--- START ---
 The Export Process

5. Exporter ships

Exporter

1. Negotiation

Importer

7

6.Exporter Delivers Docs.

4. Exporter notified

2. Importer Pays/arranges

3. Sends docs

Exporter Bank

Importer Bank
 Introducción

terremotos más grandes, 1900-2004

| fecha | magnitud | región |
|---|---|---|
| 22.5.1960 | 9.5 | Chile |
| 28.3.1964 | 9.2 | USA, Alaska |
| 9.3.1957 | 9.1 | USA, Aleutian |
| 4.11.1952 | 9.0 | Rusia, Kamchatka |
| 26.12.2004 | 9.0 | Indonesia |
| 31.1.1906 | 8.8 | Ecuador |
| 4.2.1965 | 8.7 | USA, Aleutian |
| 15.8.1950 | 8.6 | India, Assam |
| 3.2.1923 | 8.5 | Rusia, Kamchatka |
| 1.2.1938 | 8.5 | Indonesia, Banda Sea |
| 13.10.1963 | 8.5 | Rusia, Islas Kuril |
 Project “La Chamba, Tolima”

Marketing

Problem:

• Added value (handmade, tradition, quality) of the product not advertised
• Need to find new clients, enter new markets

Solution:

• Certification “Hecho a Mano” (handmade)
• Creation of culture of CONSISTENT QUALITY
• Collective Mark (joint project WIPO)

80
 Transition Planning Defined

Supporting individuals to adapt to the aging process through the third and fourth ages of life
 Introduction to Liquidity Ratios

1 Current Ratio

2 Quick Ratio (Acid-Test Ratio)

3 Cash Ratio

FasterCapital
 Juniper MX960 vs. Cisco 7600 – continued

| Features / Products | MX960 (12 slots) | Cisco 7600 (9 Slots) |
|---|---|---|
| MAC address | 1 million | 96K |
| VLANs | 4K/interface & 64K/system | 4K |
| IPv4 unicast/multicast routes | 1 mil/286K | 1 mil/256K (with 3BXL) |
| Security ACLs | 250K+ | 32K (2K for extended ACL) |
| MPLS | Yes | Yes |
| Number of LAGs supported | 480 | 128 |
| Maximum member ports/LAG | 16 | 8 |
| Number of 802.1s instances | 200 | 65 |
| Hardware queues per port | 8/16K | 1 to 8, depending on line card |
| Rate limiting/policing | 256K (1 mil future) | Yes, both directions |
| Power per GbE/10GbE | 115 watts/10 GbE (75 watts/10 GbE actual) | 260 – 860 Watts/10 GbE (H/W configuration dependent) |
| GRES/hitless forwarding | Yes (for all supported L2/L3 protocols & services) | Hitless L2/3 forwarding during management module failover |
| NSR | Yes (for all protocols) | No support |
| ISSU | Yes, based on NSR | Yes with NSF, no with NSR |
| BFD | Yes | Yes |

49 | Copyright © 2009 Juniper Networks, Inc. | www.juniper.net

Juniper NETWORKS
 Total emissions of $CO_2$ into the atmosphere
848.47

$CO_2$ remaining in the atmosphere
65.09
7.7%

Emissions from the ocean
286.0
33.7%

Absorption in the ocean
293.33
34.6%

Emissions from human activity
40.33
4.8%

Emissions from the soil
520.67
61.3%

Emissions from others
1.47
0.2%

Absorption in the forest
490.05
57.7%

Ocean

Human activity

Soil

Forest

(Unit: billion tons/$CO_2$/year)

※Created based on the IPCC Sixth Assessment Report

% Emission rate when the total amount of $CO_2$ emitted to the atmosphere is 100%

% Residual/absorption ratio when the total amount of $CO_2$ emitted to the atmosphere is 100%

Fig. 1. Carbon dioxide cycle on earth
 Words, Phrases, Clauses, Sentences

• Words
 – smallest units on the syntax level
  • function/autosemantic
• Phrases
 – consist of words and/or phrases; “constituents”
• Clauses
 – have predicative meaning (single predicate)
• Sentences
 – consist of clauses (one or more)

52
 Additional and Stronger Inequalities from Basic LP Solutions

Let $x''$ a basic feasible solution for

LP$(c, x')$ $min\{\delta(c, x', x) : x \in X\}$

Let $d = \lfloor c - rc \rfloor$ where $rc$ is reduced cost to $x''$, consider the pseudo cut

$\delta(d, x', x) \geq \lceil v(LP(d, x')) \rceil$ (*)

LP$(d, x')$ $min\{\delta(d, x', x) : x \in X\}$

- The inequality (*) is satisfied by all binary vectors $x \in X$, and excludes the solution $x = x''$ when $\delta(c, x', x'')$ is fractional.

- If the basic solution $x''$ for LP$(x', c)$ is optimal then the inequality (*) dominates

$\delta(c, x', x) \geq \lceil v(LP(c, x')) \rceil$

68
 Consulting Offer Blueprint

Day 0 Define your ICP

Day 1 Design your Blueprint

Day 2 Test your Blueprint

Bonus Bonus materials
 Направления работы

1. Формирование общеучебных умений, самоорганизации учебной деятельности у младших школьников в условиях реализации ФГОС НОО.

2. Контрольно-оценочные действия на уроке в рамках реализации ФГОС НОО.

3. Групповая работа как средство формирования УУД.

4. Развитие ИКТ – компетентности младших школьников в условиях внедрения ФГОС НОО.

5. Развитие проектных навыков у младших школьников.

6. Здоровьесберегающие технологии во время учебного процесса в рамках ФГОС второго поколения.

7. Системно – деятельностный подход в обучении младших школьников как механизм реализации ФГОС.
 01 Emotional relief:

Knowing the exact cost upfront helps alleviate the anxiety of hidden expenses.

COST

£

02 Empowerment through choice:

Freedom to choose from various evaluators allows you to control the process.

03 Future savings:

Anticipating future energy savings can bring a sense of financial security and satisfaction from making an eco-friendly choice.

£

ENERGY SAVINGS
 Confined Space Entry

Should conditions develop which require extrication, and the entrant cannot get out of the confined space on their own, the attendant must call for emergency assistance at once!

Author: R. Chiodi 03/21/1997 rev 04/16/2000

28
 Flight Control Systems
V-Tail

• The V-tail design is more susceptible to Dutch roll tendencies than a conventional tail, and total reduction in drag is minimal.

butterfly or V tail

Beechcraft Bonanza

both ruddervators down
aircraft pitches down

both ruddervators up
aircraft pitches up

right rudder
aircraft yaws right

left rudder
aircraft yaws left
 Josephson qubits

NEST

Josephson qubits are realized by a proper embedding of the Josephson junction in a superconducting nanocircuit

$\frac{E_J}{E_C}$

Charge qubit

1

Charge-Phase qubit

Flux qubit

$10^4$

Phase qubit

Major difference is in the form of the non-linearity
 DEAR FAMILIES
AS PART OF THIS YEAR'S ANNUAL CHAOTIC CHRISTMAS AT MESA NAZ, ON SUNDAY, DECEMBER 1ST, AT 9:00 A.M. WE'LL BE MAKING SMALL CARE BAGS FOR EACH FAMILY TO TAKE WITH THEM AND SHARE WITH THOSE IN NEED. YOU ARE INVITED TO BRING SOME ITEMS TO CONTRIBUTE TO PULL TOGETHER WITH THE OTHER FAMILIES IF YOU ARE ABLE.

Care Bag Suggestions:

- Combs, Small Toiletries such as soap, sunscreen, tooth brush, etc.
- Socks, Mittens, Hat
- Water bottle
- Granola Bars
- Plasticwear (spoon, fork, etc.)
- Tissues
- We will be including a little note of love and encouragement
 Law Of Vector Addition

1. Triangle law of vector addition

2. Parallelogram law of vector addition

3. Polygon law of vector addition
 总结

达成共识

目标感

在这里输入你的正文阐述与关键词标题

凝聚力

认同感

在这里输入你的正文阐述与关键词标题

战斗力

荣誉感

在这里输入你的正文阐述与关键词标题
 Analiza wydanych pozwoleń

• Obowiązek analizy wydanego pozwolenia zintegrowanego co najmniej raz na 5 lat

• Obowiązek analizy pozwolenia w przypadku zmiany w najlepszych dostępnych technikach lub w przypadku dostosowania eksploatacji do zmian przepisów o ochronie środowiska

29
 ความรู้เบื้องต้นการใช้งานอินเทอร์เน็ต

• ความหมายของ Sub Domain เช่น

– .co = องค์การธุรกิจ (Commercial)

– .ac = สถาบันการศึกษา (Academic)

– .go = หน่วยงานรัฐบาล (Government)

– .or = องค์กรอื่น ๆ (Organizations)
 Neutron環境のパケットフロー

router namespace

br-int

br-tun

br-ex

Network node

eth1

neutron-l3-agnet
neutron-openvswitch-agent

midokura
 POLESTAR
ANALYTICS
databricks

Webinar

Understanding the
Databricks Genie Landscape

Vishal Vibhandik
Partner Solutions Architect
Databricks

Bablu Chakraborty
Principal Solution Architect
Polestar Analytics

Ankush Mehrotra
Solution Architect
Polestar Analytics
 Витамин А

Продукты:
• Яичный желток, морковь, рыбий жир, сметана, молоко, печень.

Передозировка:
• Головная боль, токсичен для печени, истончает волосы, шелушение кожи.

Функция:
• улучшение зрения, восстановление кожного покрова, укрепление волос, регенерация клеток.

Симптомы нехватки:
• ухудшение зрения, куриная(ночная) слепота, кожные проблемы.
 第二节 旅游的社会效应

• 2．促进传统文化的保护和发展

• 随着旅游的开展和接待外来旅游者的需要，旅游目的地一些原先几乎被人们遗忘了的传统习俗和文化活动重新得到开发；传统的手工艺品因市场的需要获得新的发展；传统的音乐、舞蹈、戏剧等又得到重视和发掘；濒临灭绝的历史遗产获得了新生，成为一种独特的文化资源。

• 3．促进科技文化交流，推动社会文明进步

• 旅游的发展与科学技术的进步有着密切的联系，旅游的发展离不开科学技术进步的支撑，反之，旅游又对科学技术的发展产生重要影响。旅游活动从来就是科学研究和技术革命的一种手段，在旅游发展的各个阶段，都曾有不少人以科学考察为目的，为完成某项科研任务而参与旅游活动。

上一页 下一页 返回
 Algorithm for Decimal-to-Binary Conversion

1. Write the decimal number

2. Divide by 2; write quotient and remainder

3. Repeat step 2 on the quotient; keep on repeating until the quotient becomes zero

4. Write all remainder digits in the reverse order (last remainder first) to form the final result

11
--- END ---
## Task description
When copying the data above, please keep exactly the lines from its first line through the line with "configuration dependent) |", both ends included, and drop the rest.

## Written response
 The Export Process

5. Exporter ships

Exporter

1. Negotiation

Importer

7

6.Exporter Delivers Docs.

4. Exporter notified

2. Importer Pays/arranges

3. Sends docs

Exporter Bank

Importer Bank
 Introducción

terremotos más grandes, 1900-2004

| fecha | magnitud | región |
|---|---|---|
| 22.5.1960 | 9.5 | Chile |
| 28.3.1964 | 9.2 | USA, Alaska |
| 9.3.1957 | 9.1 | USA, Aleutian |
| 4.11.1952 | 9.0 | Rusia, Kamchatka |
| 26.12.2004 | 9.0 | Indonesia |
| 31.1.1906 | 8.8 | Ecuador |
| 4.2.1965 | 8.7 | USA, Aleutian |
| 15.8.1950 | 8.6 | India, Assam |
| 3.2.1923 | 8.5 | Rusia, Kamchatka |
| 1.2.1938 | 8.5 | Indonesia, Banda Sea |
| 13.10.1963 | 8.5 | Rusia, Islas Kuril |
 Project “La Chamba, Tolima”

Marketing

Problem:

• Added value (handmade, tradition, quality) of the product not advertised
• Need to find new clients, enter new markets

Solution:

• Certification “Hecho a Mano” (handmade)
• Creation of culture of CONSISTENT QUALITY
• Collective Mark (joint project WIPO)

80
 Transition Planning Defined

Supporting individuals to adapt to the aging process through the third and fourth ages of life
 Introduction to Liquidity Ratios

1 Current Ratio

2 Quick Ratio (Acid-Test Ratio)

3 Cash Ratio

FasterCapital
 Juniper MX960 vs. Cisco 7600 – continued

| Features / Products | MX960 (12 slots) | Cisco 7600 (9 Slots) |
|---|---|---|
| MAC address | 1 million | 96K |
| VLANs | 4K/interface & 64K/system | 4K |
| IPv4 unicast/multicast routes | 1 mil/286K | 1 mil/256K (with 3BXL) |
| Security ACLs | 250K+ | 32K (2K for extended ACL) |
| MPLS | Yes | Yes |
| Number of LAGs supported | 480 | 128 |
| Maximum member ports/LAG | 16 | 8 |
| Number of 802.1s instances | 200 | 65 |
| Hardware queues per port | 8/16K | 1 to 8, depending on line card |
| Rate limiting/policing | 256K (1 mil future) | Yes, both directions |
| Power per GbE/10GbE | 115 watts/10 GbE (75 watts/10 GbE actual) | 260 – 860 Watts/10 GbE (H/W configuration dependent) |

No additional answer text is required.